Les Etats Unis viennent d’annoncer des sanctions contre 5 entités et 19 individus, notamment les services de renseignement intérieur et les services secrets militaires pour avoir interféré dans les élections américaines. Le Kremlin est-il sensible à ces sanctions ?

Les sanctions sont une question complexe. ll faut qu’elles soient cohérentes, logiques et surtout appliquées ! L’Union européenne a sanctionné Moscou dès 2014 suite aux événements en Ukraine. La Russie a immédiatement répliqué par des sanctions contre les Européens. […] Le danger des sanctions est qu’elles sont utilisées par Poutine à des fins internes, pour se maintenir au pouvoir, en construisant le mythe d’un ennemi externe.

Comment le pouvoir est-il organisé depuis la réélection de M. Poutine en 2012 ?

Tout est dit par le nombre de lois (une cinquantaine depuis 2012) et leur chronologie. Cela montre cette frénésie législative au cours de laquelle tous les mois s’ajoutait une nouvelle loi bloquant une nouvelle liberté d’expression et de critique. Ces lois n’interdisent pas les activités politiques ou les médias libres mais elles interdisent toute expression de doute ou d’analyse critique du passé, du présent ou de l’avenir.

Observez-vous un recul de la contestation du pouvoir en place ?

Ces lois sont introduites de manière insidieuse, au compte-gouttes, du coup les gens n’en ressentent pas tout de suite les effets. C’est l’interdiction de penser différemment qui devient la doctrine. D’abord, ce sont les organisations pour les droits humains qui ont été déclarées comme « agent de l’étranger », puis les médias. Maintenant, c’est au tour des blogueurs. Il y a aussi un grand arsenal de loi contre l’« extrémisme ». Il ne s’agit évidemment en aucun cas d’extrémisme violent mais d’extrémisme de la pensée qui permet d’inclure absolument tout. Par exemple, un jeune homme a été condamné à de la prison avec sursis pour avoir joué au Pokémon go à l’église. Mais il y a une constante : ces arrestations visent toujours de près ou de loin les contestataires. 42 organisations des droits humains ont été fermées et 12 sont en procédure de fermeture.

Quelles peuvent être les conséquences de cet isolement de la société et du pouvoir russes sur la scène internationale ?

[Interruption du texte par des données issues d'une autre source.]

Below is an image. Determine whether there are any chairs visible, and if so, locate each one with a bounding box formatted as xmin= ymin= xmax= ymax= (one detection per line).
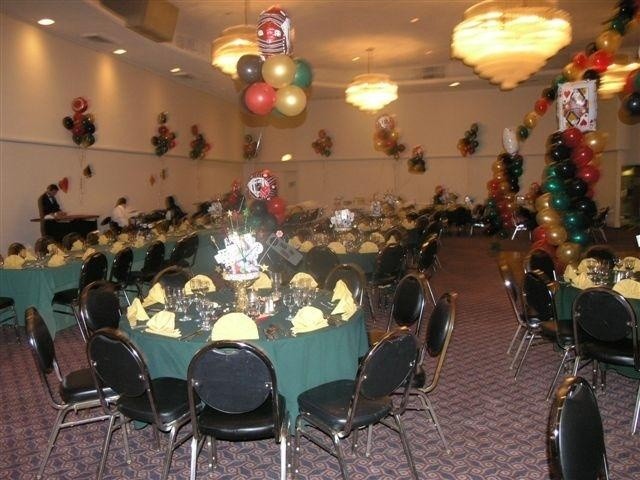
xmin=409 ymin=237 xmax=438 ymax=307
xmin=7 ymin=243 xmax=28 ymax=258
xmin=33 ymin=237 xmax=57 ymax=257
xmin=592 ymin=206 xmax=610 ymax=243
xmin=186 ymin=341 xmax=291 ymax=479
xmin=306 ymin=246 xmax=340 ymax=288
xmin=582 ymin=246 xmax=619 ymax=270
xmin=88 ymin=232 xmax=102 ymax=245
xmin=165 ymin=232 xmax=198 ymax=277
xmin=417 ymin=223 xmax=447 ymax=270
xmin=293 ymin=328 xmax=417 ymax=479
xmin=358 ymin=293 xmax=455 ymax=457
xmin=513 ymin=272 xmax=607 ymax=400
xmin=498 ymin=253 xmax=554 ymax=371
xmin=366 ymin=273 xmax=425 ymax=336
xmin=77 ymin=281 xmax=120 ymax=334
xmin=51 ymin=252 xmax=108 ymax=343
xmin=22 ymin=307 xmax=131 ymax=480
xmin=366 ymin=244 xmax=408 ymax=324
xmin=154 ymin=266 xmax=192 ymax=292
xmin=572 ymin=288 xmax=640 ymax=435
xmin=117 ymin=242 xmax=165 ymax=298
xmin=0 ymin=297 xmax=20 ymax=348
xmin=323 ymin=263 xmax=364 ymax=307
xmin=546 ymin=375 xmax=611 ymax=479
xmin=87 ymin=328 xmax=218 ymax=480
xmin=106 ymin=249 xmax=135 ymax=318
xmin=521 ymin=248 xmax=556 ymax=287
xmin=63 ymin=232 xmax=85 ymax=249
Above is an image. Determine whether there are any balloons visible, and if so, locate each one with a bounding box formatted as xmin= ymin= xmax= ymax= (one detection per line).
xmin=245 ymin=82 xmax=276 ymax=114
xmin=488 ymin=153 xmax=524 ymax=238
xmin=257 ymin=6 xmax=296 ymax=57
xmin=242 ymin=135 xmax=261 ymax=160
xmin=237 ymin=55 xmax=263 ymax=83
xmin=262 ymin=54 xmax=295 ymax=88
xmin=586 ymin=43 xmax=597 ymax=56
xmin=65 ymin=99 xmax=95 ymax=147
xmin=544 ymin=225 xmax=567 ymax=244
xmin=597 ymin=31 xmax=621 ymax=52
xmin=619 ymin=69 xmax=640 ymax=125
xmin=573 ymin=54 xmax=587 ymax=68
xmin=554 ymin=76 xmax=566 ymax=90
xmin=563 ymin=129 xmax=582 ymax=147
xmin=312 ymin=130 xmax=332 ymax=157
xmin=151 ymin=111 xmax=177 ymax=156
xmin=590 ymin=49 xmax=607 ymax=71
xmin=570 ymin=231 xmax=594 ymax=247
xmin=458 ymin=124 xmax=478 ymax=156
xmin=536 ymin=211 xmax=560 ymax=224
xmin=562 ymin=212 xmax=582 ymax=228
xmin=563 ymin=63 xmax=578 ymax=81
xmin=573 ymin=147 xmax=593 ymax=164
xmin=191 ymin=135 xmax=210 ymax=161
xmin=556 ymin=161 xmax=577 ymax=178
xmin=572 ymin=198 xmax=597 ymax=216
xmin=548 ymin=193 xmax=568 ymax=209
xmin=566 ymin=178 xmax=588 ymax=194
xmin=373 ymin=115 xmax=405 ymax=159
xmin=516 ymin=125 xmax=528 ymax=141
xmin=502 ymin=128 xmax=519 ymax=154
xmin=543 ymin=163 xmax=558 ymax=178
xmin=550 ymin=143 xmax=572 ymax=159
xmin=531 ymin=227 xmax=547 ymax=240
xmin=535 ymin=99 xmax=548 ymax=117
xmin=543 ymin=88 xmax=555 ymax=104
xmin=585 ymin=133 xmax=604 ymax=153
xmin=536 ymin=193 xmax=553 ymax=209
xmin=542 ymin=178 xmax=564 ymax=190
xmin=293 ymin=60 xmax=312 ymax=89
xmin=579 ymin=164 xmax=600 ymax=182
xmin=556 ymin=244 xmax=576 ymax=260
xmin=408 ymin=144 xmax=426 ymax=174
xmin=277 ymin=85 xmax=306 ymax=117
xmin=583 ymin=69 xmax=601 ymax=90
xmin=523 ymin=112 xmax=537 ymax=129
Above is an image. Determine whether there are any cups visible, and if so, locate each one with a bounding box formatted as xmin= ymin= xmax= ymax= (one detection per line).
xmin=190 ymin=279 xmax=200 ymax=298
xmin=179 ymin=298 xmax=192 ymax=321
xmin=200 ymin=281 xmax=210 ymax=297
xmin=283 ymin=294 xmax=298 ymax=321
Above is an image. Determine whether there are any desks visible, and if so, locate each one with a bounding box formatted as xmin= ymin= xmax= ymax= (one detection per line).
xmin=28 ymin=214 xmax=98 ymax=242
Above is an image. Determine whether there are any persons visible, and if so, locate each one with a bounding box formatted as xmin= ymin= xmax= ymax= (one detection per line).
xmin=112 ymin=198 xmax=128 ymax=226
xmin=165 ymin=196 xmax=182 ymax=220
xmin=38 ymin=184 xmax=61 ymax=238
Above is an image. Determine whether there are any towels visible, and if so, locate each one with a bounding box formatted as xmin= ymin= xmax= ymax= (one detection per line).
xmin=5 ymin=254 xmax=24 ymax=265
xmin=290 ymin=306 xmax=329 ymax=335
xmin=109 ymin=241 xmax=124 ymax=255
xmin=380 ymin=224 xmax=393 ymax=232
xmin=359 ymin=242 xmax=379 ymax=254
xmin=246 ymin=270 xmax=273 ymax=290
xmin=210 ymin=312 xmax=259 ymax=342
xmin=564 ymin=264 xmax=577 ymax=284
xmin=577 ymin=256 xmax=598 ymax=274
xmin=613 ymin=257 xmax=640 ymax=273
xmin=142 ymin=282 xmax=169 ymax=307
xmin=155 ymin=235 xmax=167 ymax=244
xmin=330 ymin=292 xmax=357 ymax=322
xmin=371 ymin=232 xmax=385 ymax=243
xmin=405 ymin=223 xmax=416 ymax=229
xmin=135 ymin=239 xmax=145 ymax=249
xmin=357 ymin=225 xmax=371 ymax=231
xmin=298 ymin=241 xmax=315 ymax=252
xmin=24 ymin=253 xmax=38 ymax=261
xmin=149 ymin=228 xmax=158 ymax=237
xmin=331 ymin=279 xmax=353 ymax=303
xmin=384 ymin=235 xmax=398 ymax=248
xmin=3 ymin=260 xmax=23 ymax=270
xmin=71 ymin=240 xmax=83 ymax=252
xmin=290 ymin=236 xmax=301 ymax=250
xmin=183 ymin=274 xmax=217 ymax=296
xmin=54 ymin=247 xmax=64 ymax=256
xmin=289 ymin=272 xmax=319 ymax=290
xmin=611 ymin=278 xmax=640 ymax=300
xmin=127 ymin=297 xmax=150 ymax=322
xmin=97 ymin=236 xmax=109 ymax=246
xmin=571 ymin=272 xmax=601 ymax=290
xmin=328 ymin=241 xmax=346 ymax=256
xmin=80 ymin=247 xmax=95 ymax=261
xmin=116 ymin=233 xmax=129 ymax=243
xmin=47 ymin=255 xmax=65 ymax=268
xmin=144 ymin=310 xmax=183 ymax=339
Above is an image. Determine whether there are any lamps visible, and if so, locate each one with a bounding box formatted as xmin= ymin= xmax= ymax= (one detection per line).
xmin=211 ymin=0 xmax=262 ymax=77
xmin=451 ymin=0 xmax=571 ymax=90
xmin=346 ymin=43 xmax=398 ymax=113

Ces lois ne visent pas que la société civile, elles visent aussi la population. Maintenant, tous les membres des forces armées, de la police, des pompiers ont interdiction de quitter le territoire de la Russie. Ils n’ont plus le droit de voyager à l’extérieur. Officiellement, par peur d’être arrêtés par les ennemis de la Russie. Vu la taille du pays, il s’agit de millions de personnes qui ne peuvent plus sortir. De même, le ministère des affaires étrangères russe indique sur son site qu’il est déconseillé aux citoyens russes de se rendre en UE ou aux Etats-Unis parce qu’il y a un grand risque d’être arrêté. Donc le moindre échange d’information risque d’être interprété comme un agissement à la solde d’agents étrangers.

On est en réalité face à un régime en stagnation, en proie à une crise de légitimité évidente en interne et en externe. Pour subsister, ce régime n’a pas d’autre choix que de cultiver des ennemis externes et internes. C’est pour cela que, malgré toutes les horreurs qui se passent en Ukraine et en Syrie, il est important de braquer les projecteurs sur ce qui se passe à l’intérieur du pays, parce que ça reste probablement l’enjeu le plus important pour le régime.

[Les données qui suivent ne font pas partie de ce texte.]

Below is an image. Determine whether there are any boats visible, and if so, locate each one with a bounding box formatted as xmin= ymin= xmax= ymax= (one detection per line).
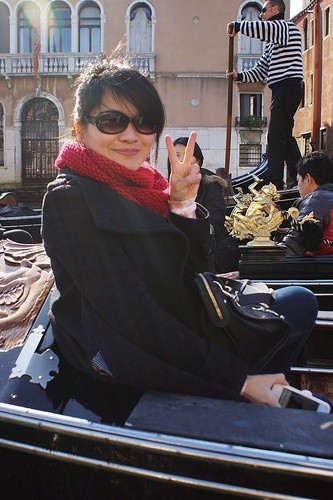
xmin=0 ymin=153 xmax=333 ymax=500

Le peuple russe vote pour une élection au résultat sans surprise. Dans quel climat ces élections se déroulent-elles ?Quel type de fraudes craignez-vous ?

Les candidats de l’opposition sont ceux qui disent uniquement ce qu’ils ont le droit de dire. Pour ce qui est des fraudes, des régions ont déjà publié les résultats de participation du fait d’un bug informatique. Des résultats pour des élections qui n’avaient pas encore eu lieu ! Mais je pense que ce n’est pas ça le plus important. Je pense que le plus important, c’est ce climat de répression, de censure et d’autocensure, le nombre de prisonniers politiques et d’assassinats politiques à l’intérieur comme à l’extérieur de la Russie qui montrent la vraie nature de ces élections.